Merci !! Enfin une réponse...

Pour répondre à tes solutions :

- le partage via Rendez-vous : Ne fonctionne que si les 2 mac sont en réseau, bref quand je part au boulot...Fini la synchro...

- Copier tous les fichiers d'un ordi sur l'autre, faire le tri et retransferer dans l'autre sens : Très très fatiguant comme méthode. Il faut repérer les doublons, refaire manuellement les Play-lists, tous rebalancer sur l'autre machine et recommencer dès que moi ou ma femme rajoute un album...

Moi, ce que je recherche, c'est la simplicité Mac, comme la synchro que je fait en le carnet d'adresse et mon téléphone portable...

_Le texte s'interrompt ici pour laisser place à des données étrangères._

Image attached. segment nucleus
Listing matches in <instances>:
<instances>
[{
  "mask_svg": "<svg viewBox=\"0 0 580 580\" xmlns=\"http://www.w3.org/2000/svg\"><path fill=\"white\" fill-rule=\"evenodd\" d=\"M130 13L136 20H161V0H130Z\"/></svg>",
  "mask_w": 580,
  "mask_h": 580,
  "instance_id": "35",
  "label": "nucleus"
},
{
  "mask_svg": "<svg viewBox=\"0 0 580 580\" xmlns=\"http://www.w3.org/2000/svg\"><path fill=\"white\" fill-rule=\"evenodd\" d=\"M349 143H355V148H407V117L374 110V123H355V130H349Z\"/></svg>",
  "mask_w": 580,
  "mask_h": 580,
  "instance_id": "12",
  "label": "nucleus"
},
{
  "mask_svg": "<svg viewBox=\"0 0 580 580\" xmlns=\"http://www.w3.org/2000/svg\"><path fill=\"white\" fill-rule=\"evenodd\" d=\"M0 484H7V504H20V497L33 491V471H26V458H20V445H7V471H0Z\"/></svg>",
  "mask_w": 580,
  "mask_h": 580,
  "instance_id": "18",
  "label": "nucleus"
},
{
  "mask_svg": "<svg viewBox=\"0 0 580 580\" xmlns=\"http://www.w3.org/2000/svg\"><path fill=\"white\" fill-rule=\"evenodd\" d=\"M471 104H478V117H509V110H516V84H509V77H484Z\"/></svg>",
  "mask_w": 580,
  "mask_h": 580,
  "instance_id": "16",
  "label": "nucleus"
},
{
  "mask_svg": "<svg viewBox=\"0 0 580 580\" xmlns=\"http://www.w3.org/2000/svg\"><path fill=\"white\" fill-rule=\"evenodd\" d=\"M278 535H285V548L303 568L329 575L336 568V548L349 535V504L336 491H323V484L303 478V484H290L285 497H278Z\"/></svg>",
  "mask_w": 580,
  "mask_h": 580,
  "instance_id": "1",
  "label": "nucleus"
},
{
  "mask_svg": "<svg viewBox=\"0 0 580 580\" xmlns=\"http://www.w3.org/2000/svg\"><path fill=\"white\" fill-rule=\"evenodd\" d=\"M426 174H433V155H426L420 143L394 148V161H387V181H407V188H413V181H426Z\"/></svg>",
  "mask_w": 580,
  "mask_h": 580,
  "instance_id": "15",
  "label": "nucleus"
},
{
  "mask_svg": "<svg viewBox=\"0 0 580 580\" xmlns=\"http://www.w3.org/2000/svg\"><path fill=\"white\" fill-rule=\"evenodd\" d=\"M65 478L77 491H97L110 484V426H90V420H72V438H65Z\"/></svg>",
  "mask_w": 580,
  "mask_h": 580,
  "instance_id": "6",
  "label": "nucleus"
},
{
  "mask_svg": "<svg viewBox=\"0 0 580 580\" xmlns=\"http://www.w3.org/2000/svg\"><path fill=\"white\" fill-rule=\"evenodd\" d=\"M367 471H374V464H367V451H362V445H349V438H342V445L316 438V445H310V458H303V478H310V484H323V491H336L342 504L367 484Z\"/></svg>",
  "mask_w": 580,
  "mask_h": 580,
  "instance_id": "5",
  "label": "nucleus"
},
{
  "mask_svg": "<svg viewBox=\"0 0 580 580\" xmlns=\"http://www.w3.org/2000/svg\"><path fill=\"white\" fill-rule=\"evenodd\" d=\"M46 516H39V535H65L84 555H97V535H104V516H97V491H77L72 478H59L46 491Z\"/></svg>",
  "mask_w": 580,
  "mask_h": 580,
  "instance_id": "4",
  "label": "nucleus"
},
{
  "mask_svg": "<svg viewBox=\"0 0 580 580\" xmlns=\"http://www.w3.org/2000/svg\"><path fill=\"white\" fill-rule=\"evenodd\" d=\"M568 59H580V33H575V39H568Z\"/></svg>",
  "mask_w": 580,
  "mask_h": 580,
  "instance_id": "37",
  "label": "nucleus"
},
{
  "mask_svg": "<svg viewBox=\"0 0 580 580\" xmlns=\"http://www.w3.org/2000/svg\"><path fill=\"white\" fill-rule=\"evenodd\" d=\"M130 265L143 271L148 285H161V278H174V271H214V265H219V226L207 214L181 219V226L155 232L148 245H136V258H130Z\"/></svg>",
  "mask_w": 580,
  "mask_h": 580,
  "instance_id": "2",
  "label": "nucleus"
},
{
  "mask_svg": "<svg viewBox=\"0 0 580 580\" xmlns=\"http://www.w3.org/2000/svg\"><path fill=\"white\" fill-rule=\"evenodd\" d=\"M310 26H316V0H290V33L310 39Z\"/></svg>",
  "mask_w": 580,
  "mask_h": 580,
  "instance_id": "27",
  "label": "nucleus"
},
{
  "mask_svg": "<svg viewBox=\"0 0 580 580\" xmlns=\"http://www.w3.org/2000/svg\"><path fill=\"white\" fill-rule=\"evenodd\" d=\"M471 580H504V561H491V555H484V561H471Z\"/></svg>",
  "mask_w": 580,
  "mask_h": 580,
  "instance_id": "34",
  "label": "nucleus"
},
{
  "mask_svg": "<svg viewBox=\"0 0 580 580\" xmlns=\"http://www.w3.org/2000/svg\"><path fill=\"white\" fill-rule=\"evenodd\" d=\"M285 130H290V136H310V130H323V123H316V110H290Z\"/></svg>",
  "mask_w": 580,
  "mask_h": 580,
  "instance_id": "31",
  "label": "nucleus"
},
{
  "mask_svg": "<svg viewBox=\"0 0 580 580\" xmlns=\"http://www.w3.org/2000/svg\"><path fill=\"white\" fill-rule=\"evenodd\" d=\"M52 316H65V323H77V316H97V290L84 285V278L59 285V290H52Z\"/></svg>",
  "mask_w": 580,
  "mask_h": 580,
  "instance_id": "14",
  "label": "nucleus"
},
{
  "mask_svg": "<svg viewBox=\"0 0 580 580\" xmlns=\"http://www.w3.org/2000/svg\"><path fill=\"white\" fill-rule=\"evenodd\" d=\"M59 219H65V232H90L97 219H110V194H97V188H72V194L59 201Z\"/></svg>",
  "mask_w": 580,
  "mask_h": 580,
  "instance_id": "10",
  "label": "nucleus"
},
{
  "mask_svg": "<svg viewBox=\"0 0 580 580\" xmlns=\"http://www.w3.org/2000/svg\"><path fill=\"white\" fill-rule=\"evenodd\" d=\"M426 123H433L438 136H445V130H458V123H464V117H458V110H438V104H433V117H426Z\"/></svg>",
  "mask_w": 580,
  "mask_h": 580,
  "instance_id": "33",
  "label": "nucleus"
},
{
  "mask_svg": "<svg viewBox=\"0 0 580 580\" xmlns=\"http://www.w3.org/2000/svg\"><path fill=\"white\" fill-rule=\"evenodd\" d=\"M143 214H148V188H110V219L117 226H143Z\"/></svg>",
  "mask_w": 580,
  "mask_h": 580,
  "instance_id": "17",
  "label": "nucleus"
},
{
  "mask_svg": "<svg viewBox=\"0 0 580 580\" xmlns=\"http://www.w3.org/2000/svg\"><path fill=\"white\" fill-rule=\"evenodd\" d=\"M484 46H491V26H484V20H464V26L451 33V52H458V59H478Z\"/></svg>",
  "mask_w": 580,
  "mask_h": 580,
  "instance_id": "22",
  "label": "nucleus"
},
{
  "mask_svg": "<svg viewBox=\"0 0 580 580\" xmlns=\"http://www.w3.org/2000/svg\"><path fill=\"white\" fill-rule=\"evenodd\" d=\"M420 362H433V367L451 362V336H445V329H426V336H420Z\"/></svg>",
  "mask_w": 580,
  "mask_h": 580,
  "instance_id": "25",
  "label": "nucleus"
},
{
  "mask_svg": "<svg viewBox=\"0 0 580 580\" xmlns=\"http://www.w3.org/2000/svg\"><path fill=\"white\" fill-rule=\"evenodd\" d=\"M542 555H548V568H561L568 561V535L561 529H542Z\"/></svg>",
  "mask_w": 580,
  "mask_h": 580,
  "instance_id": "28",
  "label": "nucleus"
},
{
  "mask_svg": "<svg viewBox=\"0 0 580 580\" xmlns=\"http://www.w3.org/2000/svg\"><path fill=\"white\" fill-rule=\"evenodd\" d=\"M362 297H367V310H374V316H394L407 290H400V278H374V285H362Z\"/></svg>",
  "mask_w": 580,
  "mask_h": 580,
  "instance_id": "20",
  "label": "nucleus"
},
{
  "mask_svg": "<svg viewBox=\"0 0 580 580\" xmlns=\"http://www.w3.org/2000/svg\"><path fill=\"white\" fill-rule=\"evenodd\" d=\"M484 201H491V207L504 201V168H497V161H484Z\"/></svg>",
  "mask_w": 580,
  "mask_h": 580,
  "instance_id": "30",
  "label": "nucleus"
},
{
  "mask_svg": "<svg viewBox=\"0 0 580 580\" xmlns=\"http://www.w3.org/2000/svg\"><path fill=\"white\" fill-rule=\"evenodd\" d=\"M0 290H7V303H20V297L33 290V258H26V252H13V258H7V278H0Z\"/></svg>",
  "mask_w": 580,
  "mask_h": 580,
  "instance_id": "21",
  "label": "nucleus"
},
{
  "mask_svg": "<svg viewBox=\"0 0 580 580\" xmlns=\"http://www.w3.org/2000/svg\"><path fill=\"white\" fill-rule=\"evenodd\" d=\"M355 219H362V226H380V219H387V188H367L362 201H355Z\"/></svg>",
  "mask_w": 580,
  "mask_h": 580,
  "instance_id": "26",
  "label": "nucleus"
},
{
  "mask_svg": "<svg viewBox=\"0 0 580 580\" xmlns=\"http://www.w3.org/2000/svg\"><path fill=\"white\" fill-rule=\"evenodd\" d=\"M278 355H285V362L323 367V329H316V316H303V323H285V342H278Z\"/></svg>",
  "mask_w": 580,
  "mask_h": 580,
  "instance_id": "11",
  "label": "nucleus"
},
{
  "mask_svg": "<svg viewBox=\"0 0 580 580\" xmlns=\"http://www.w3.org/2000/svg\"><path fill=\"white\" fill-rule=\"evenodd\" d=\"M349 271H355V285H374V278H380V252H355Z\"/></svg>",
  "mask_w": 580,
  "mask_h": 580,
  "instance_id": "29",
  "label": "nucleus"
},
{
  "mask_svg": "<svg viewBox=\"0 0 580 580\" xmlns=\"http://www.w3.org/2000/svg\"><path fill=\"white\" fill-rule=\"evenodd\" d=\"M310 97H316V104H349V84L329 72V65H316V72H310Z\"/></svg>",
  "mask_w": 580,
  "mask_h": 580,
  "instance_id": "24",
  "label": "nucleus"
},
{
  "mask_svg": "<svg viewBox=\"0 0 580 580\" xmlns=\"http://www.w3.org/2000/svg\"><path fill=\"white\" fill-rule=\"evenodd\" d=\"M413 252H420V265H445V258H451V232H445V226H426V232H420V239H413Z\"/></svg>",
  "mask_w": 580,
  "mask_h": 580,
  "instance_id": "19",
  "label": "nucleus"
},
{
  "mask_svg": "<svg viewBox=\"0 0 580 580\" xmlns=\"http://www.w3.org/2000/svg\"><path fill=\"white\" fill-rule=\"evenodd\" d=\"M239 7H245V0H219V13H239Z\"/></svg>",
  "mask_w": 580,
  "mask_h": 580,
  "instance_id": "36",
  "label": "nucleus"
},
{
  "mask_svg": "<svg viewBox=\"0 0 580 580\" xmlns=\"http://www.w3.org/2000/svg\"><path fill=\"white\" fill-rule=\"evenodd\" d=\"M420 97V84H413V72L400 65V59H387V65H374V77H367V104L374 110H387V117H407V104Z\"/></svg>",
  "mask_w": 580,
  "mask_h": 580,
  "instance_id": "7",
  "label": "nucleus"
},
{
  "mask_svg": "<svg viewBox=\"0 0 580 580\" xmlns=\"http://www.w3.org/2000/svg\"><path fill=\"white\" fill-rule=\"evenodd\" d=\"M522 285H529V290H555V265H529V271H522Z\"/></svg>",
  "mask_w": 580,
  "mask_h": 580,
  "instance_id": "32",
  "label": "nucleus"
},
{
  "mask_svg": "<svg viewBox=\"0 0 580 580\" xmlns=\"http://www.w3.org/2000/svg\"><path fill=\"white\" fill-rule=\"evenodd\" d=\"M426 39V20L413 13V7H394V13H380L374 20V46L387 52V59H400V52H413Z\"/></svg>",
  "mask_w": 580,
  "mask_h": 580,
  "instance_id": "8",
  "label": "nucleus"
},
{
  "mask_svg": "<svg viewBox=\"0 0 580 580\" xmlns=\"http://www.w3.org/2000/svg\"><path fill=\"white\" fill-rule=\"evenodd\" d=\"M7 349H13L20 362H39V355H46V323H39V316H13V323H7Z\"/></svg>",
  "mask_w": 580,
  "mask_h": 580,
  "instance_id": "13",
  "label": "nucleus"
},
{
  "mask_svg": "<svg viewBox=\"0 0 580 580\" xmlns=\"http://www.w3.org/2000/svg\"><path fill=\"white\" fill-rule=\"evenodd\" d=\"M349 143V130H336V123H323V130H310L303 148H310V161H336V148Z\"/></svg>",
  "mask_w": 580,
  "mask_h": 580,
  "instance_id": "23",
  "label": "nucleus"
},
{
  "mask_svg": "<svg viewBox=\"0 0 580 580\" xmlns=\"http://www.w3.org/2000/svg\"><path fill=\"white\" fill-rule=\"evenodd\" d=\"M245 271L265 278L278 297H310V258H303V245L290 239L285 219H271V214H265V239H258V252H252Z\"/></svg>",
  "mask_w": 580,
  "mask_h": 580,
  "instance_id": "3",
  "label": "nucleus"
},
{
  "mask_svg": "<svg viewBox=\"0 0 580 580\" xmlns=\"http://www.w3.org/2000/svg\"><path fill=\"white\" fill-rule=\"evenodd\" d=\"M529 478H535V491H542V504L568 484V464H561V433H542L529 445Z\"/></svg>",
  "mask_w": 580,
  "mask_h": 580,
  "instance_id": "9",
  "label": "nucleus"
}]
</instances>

Ca me parrais incroyable que personne n'a développé un ptit script, je pense pas être le seul dans ce besoin...


----------



## woulf (28 Avril 2004)

je ne sais plus ou j'ai vu ça, mais il me semble qu'il y a un utilitaire qui permet de faire ça en synchronisant 2 bécanes, petite recherche sur versiontracker.com, sous le verbo "synchronization" et tu en trouves une flopée, je pense que tu trouveras ton bonheur


----------



## Vercoquin (28 Avril 2004)

Gano a dit:
			
		

> Moi, ce que je recherche, c'est la simplicité Mac, comme la synchro que je fait en le carnet d'adresse et mon téléphone portable...


Ce qui rend complexe l'opération avec iTunes, c'est que vouloir synchroniser deux bibliothèque peut s'apparenter à du piratage musical. Or, iTunes est justement configuré pour se protéger de cela (il n'est pas possible de copier un morceau d'une bibliothèque à une autre via le partage iTunes).
Le plus simple est en effet de synchroniser les deux dossiers iTunes, directement sur le DD... Mais à voir si iTunes, une fois des fichiers déplacés, rajoutés ou effacés, s'y retrouvera. A priori, il devrait reconstruite sa bibliothèque au premier lancement après modification...
Pour les softs permettant de synchroniser deux dossiers sur deux ordinateurs en réseau, va voir du côté du forum "logiciel". Il y a un sujet assez récent à ce propos.


----------



## r e m y (28 Avril 2004)

Vercoquin a dit:
			
		

> Le plus simple est en effet de synchroniser les deux dossiers iTunes, directement sur le DD... Mais à voir si iTunes, une fois des fichiers déplacés, rajoutés ou effacés, s'y retrouvera. A priori, il devrait reconstruite sa bibliothèque au premier lancement après modification...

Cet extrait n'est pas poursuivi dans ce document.